Un provvedimento che va a colpire proprio quegli organi di informazione che provano ancora a dare un senso a quell’articolo 21 della nostra costituzione.

Ieri pomeriggio in piazza Castello, si sono alternati al microfono giornalisti e direttori delle testate quotidiane e nazionali insieme alle associazioni che più lavorano sui temi della cittadinanza attiva tra le quali Acmos e Libera.

Tra i presenti c’era anche il direttore de La Stampa Mario Calabresi.

”È una legge inaccettabile che allontana gli occhi dei cittadini dalla realtà delle cose. Il passaggio del ddl sulle intercettazioni creerebbe una condizione di disparità tra i cittadini: alcuni che sanno, sono al corrente di alcuni fatti e altri che sono destinati ad ignorarli, almeno per lungo tempo”.

Già perchè se il ddl Alfano diventa legge la popolazione non potrebbe conoscere avvenimenti gravissimi come le risate di due imprenditori alla notizia del terremoto dell’Aquila, il bacio in fronte del banchiere Fiorani a Fazio o le tangenti sulla Sanità in Puglia.

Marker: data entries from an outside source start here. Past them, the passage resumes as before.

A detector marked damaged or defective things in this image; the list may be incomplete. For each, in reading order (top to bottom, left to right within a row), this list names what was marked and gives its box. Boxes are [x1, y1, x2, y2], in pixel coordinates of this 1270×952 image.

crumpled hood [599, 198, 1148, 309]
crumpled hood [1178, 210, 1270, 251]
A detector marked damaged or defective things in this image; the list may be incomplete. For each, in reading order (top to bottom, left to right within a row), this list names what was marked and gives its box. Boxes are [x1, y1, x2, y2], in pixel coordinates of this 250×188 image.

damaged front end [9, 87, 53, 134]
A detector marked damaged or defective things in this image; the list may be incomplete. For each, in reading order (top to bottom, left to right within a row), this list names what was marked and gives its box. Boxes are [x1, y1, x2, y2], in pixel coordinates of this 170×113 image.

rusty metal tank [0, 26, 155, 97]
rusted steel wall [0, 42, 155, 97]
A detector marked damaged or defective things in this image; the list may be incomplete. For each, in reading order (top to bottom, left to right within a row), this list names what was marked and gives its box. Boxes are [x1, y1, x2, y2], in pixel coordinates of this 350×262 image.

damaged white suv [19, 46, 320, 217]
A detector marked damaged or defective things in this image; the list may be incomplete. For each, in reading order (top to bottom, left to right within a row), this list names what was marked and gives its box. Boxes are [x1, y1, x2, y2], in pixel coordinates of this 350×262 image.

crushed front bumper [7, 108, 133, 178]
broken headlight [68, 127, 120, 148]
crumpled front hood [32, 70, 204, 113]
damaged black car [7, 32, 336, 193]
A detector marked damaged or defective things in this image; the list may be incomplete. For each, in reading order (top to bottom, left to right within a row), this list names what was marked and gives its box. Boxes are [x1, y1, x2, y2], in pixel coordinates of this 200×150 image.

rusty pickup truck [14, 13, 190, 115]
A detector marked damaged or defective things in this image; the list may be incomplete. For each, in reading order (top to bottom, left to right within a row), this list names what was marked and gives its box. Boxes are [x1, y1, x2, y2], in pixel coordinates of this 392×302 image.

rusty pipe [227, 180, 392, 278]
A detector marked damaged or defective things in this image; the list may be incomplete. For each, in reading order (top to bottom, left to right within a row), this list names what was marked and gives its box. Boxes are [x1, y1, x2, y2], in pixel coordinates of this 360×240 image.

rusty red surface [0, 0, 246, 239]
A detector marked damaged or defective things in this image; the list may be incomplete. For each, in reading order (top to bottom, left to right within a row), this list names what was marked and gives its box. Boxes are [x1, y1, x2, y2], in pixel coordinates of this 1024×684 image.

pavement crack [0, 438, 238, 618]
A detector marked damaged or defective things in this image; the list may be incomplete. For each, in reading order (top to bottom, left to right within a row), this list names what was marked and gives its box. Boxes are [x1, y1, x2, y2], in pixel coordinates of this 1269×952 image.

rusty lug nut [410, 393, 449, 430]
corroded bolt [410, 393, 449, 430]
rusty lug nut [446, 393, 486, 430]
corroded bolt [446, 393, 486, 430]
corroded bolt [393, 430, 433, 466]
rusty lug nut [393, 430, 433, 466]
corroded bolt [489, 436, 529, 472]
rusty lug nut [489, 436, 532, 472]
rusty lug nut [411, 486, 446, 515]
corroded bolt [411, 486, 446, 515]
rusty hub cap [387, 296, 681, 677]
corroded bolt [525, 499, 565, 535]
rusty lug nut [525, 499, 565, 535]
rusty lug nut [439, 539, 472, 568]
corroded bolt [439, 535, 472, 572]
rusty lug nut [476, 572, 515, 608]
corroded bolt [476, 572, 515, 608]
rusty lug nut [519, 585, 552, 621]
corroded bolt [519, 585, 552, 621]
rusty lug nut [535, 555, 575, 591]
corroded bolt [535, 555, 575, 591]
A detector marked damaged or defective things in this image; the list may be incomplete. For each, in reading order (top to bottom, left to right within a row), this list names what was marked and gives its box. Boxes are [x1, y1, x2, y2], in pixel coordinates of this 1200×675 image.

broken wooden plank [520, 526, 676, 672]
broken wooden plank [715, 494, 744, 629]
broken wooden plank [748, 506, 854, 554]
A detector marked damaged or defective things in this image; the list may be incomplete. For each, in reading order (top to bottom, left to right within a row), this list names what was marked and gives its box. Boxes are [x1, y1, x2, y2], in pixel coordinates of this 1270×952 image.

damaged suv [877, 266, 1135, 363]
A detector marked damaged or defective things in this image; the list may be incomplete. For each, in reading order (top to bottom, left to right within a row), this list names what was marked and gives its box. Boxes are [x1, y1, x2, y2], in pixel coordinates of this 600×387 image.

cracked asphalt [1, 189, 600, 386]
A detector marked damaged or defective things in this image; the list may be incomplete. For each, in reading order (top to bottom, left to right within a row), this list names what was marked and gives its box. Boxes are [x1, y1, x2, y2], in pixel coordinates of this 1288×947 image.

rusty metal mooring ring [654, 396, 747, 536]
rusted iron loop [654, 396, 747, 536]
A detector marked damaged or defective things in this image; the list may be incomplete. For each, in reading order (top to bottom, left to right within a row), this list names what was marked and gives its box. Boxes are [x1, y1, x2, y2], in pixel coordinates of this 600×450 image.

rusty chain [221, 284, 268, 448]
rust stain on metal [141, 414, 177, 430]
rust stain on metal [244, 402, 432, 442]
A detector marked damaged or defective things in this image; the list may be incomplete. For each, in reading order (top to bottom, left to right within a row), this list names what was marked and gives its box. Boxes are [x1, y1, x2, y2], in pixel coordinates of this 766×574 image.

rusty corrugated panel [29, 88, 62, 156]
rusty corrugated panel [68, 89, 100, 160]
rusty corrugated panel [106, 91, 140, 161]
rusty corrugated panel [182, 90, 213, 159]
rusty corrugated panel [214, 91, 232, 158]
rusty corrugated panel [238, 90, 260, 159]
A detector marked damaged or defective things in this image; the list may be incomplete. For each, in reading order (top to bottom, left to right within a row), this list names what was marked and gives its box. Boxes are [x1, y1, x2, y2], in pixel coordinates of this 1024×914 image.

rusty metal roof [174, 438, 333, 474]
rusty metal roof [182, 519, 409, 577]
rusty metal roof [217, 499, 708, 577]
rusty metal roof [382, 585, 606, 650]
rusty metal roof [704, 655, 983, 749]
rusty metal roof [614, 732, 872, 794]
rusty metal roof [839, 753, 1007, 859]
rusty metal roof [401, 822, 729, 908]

Un autentico “siluro”, come lo ha definito Giancarlo Caselli, che va a intaccare la qualità della nostra democrazia.

Durante il pomeriggio, la piazza torinese si è stretta in un applauso dedicato all’impegno dei giornalisti minacciati come Pino Maniaci, direttore dell’emittente siciliana teleJato per il quale la libertà d’informazione rappresenta una questione di vita o di morte. Un modello di giornalismo che fa i nomi e cognomi dei mafiosi della propria zona e che chiama i fatti con il nome giusto. La disparità tra questo giornalismo e il minzolinismo appare evidente quanto inquietante. “Non è possibile – ha concluso Mattiello – che il primo tg nazionale faccia passare la condanna a sette anni in secondo grado del senatore Dell’Utri assoluzione chiamandolo come assoluzione”.